For Bark Psychosis, making their debut album was an act of obliteration. Over the course of a few singles and EPs in the late ’80s and early ’90s, the quartet—composed of vocalist and guitarist Graham Sutton, bassist John Ling, drummer Mark Simnett, and eventually multi-instrumentalist Daniel Gish—matured from teenagers obsessed with Napalm Death and noise rock to composers of patient and oft-improvisational pop music. But as they set out to work on Hex, they began to think about the whole enterprise differently. They were ready for the band to die.
“We’ve never been interested in rock,” Sutton told Melody Maker soon after the album’s release. “I’m even uncomfortable with the idea of being in a band. It seems such a juvenile thing. I’m trying to break it all up at the moment.”
Traces of this philosophy were evident in the music they’d made leading up to Hex. “Scum,” a 21-minute song recorded amid the pews and moldy carpets of the London church where Simnett worked and then released as a standalone single, sounds as if their early dreamy pop music had been reduced to misty echoes. Distant vocal sections are clouded out by celestial drones and noises that flutter and flip like heart palpitations. The band moves discursively between loosely defined sections, governed seemingly by the logic of daydreams.

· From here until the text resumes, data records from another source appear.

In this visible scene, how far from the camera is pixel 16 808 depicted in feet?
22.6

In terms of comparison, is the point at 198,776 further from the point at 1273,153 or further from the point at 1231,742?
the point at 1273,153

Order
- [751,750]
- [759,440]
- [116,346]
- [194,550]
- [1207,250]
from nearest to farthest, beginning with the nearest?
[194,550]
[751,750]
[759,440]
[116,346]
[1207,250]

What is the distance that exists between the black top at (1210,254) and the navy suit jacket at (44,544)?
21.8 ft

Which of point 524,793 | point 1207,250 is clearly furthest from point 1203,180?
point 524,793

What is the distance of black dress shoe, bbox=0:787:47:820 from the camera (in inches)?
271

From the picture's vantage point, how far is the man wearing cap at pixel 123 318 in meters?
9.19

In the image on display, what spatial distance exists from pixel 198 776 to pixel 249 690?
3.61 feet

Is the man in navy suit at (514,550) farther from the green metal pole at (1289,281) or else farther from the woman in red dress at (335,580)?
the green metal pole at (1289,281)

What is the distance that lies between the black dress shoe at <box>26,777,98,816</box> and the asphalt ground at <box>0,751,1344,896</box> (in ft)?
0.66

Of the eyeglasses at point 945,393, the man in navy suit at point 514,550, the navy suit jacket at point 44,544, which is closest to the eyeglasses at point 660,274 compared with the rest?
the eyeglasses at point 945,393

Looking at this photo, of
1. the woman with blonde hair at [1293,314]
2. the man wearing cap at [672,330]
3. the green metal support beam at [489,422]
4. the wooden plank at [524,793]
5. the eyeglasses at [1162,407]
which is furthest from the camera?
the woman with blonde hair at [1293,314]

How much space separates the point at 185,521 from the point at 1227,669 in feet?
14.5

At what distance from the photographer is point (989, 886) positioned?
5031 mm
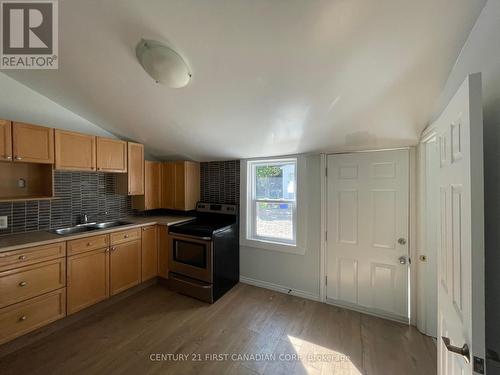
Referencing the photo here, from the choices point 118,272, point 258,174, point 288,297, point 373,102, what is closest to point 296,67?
point 373,102

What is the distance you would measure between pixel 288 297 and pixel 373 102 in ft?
7.67

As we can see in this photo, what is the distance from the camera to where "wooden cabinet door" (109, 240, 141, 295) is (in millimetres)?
2426

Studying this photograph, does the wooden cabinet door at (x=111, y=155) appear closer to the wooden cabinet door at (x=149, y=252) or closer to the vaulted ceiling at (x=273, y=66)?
the vaulted ceiling at (x=273, y=66)

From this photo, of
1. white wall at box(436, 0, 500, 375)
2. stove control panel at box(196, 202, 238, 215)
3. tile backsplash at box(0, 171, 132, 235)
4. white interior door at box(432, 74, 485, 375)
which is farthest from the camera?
stove control panel at box(196, 202, 238, 215)

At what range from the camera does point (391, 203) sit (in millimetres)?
2178

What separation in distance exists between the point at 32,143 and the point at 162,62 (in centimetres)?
169

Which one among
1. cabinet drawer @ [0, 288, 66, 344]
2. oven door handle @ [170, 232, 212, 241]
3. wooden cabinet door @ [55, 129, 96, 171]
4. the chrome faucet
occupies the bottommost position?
cabinet drawer @ [0, 288, 66, 344]

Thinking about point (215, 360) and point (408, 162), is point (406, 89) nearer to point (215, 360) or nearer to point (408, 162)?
point (408, 162)

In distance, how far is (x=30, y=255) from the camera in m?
1.80

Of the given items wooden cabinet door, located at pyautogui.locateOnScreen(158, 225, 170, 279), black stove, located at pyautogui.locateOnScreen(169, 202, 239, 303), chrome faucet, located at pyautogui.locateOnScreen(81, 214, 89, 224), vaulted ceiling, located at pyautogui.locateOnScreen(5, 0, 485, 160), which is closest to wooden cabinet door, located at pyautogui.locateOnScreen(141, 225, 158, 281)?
wooden cabinet door, located at pyautogui.locateOnScreen(158, 225, 170, 279)

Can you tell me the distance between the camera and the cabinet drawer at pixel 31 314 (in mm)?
1673

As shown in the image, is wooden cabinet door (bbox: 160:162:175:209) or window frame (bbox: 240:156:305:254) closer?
window frame (bbox: 240:156:305:254)

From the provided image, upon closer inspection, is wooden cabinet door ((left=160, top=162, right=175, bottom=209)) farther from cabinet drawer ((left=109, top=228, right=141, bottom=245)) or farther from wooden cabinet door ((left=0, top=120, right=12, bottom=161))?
wooden cabinet door ((left=0, top=120, right=12, bottom=161))

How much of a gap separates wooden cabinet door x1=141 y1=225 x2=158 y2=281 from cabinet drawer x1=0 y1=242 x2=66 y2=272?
89 centimetres
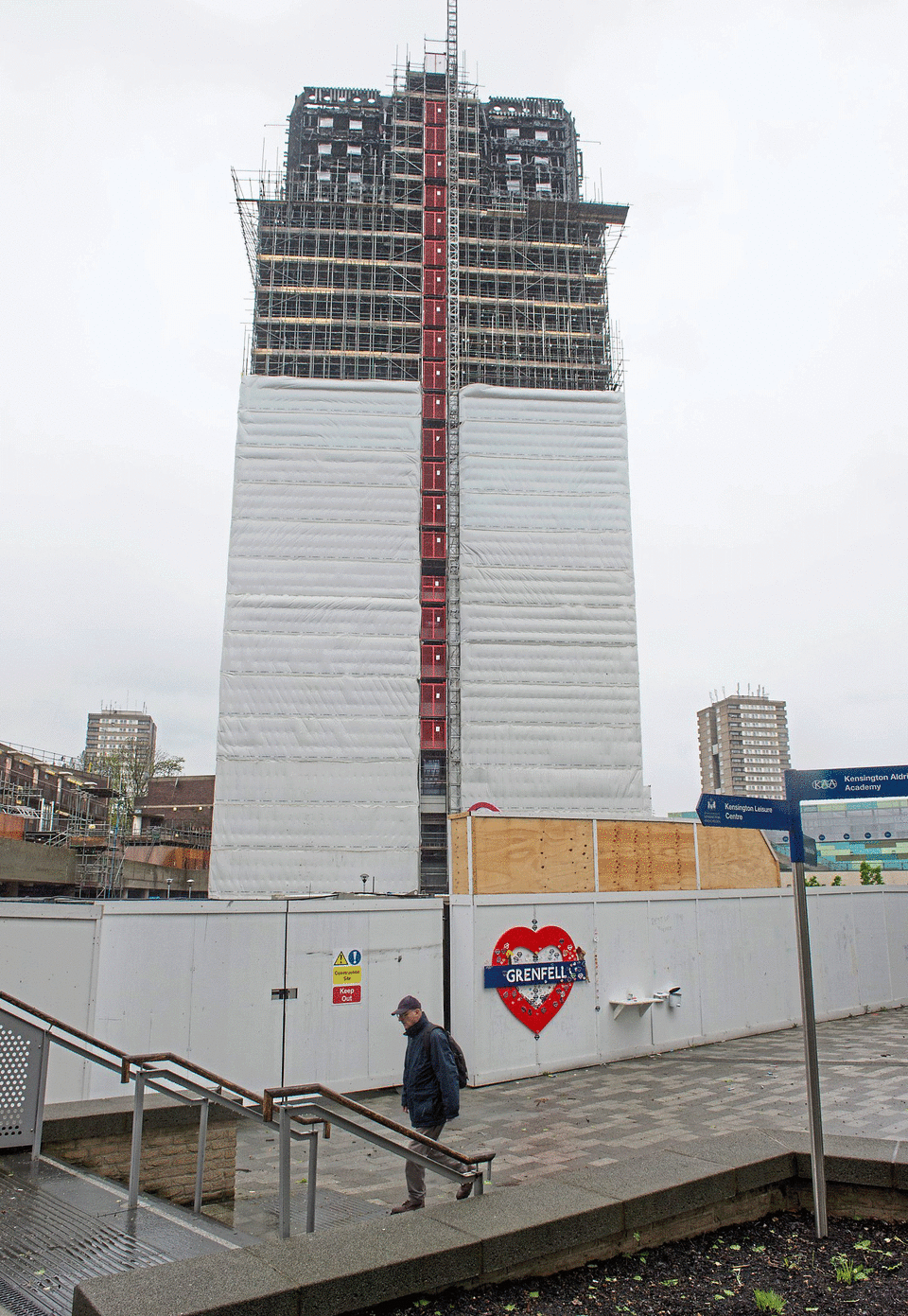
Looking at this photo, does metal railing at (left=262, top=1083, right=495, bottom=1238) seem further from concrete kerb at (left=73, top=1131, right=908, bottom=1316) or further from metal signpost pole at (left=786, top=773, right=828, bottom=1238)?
metal signpost pole at (left=786, top=773, right=828, bottom=1238)

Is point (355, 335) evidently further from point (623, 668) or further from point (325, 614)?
point (623, 668)

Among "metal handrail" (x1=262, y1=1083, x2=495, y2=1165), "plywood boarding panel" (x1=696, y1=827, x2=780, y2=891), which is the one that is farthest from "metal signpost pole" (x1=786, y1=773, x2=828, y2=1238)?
"plywood boarding panel" (x1=696, y1=827, x2=780, y2=891)

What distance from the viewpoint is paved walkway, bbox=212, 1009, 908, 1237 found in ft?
25.4

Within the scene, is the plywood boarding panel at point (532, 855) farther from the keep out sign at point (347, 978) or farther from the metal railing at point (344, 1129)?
the metal railing at point (344, 1129)

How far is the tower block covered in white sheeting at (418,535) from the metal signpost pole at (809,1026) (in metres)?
26.2

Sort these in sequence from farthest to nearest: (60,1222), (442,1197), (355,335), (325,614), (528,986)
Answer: (355,335)
(325,614)
(528,986)
(442,1197)
(60,1222)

It’s an approach that eventually led Simon Reynolds to call Bark Psychosis “post-rock.” Though the band has little in common, aesthetically or philosophically, with gooey sentimentalists like Explosions in the Sky and Sigur Rós who became popular under that umbrella, in a literal sense, the term fits. “Scum,” and, later, Hex, represented a full-on rupture with the structure and sound of rock. In place of yowling emotionality, Sutton offered sedate murmurs. For preening riffs, they substituted brittle, crystalline guitar figures. Instead of thunderous percussion, Simnett played economically and compactly, recalling the mechanical precision of the Can records and techno they were listening to at the time. Bark Psychosis learned to be meditative, mysterious, and elliptical in a way that felt almost confrontational. Each release became a provocation to meet the band on its own terms, to find whatever peace you could in its strange rhythms.
With Hex, Sutton—the band’s self-described “taskmaster”—sought to push these ideas even further. The group had long nurtured an obsession with the rigid strictures of techno, and the sequencer-based process that generated such ecstatic repetition, an approach they aimed to replicate on Hex. Jettisoning the four-guys-in-a-room-jamming process that birthed “Scum,” the band worked heavily with sampling, editing, and dubbing takes. The effect is subtle, but the resulting songs do share at least a philosophical link to the electronic music that inspired them. Hex’s compositions are hallucinatory and strange; they unfurl slowly, shifting gradually over the course of a track’s delicate sprawl until the opening moments are a distant memory.